Output all records precisely as written.

Top of Listed entries

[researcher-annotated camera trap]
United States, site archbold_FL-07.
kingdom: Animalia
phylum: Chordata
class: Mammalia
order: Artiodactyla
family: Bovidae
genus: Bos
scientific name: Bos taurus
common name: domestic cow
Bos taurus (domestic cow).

Bottom of Listed entries

_Solution to this problem_
[researcher-annotated camera trap]
United States, site archbold_FL-07.
kingdom: Animalia
phylum: Chordata
class: Mammalia
order: Artiodactyla
family: Bovidae
genus: Bos
scientific name: Bos taurus
common name: domestic cow
Bos taurus (domestic cow).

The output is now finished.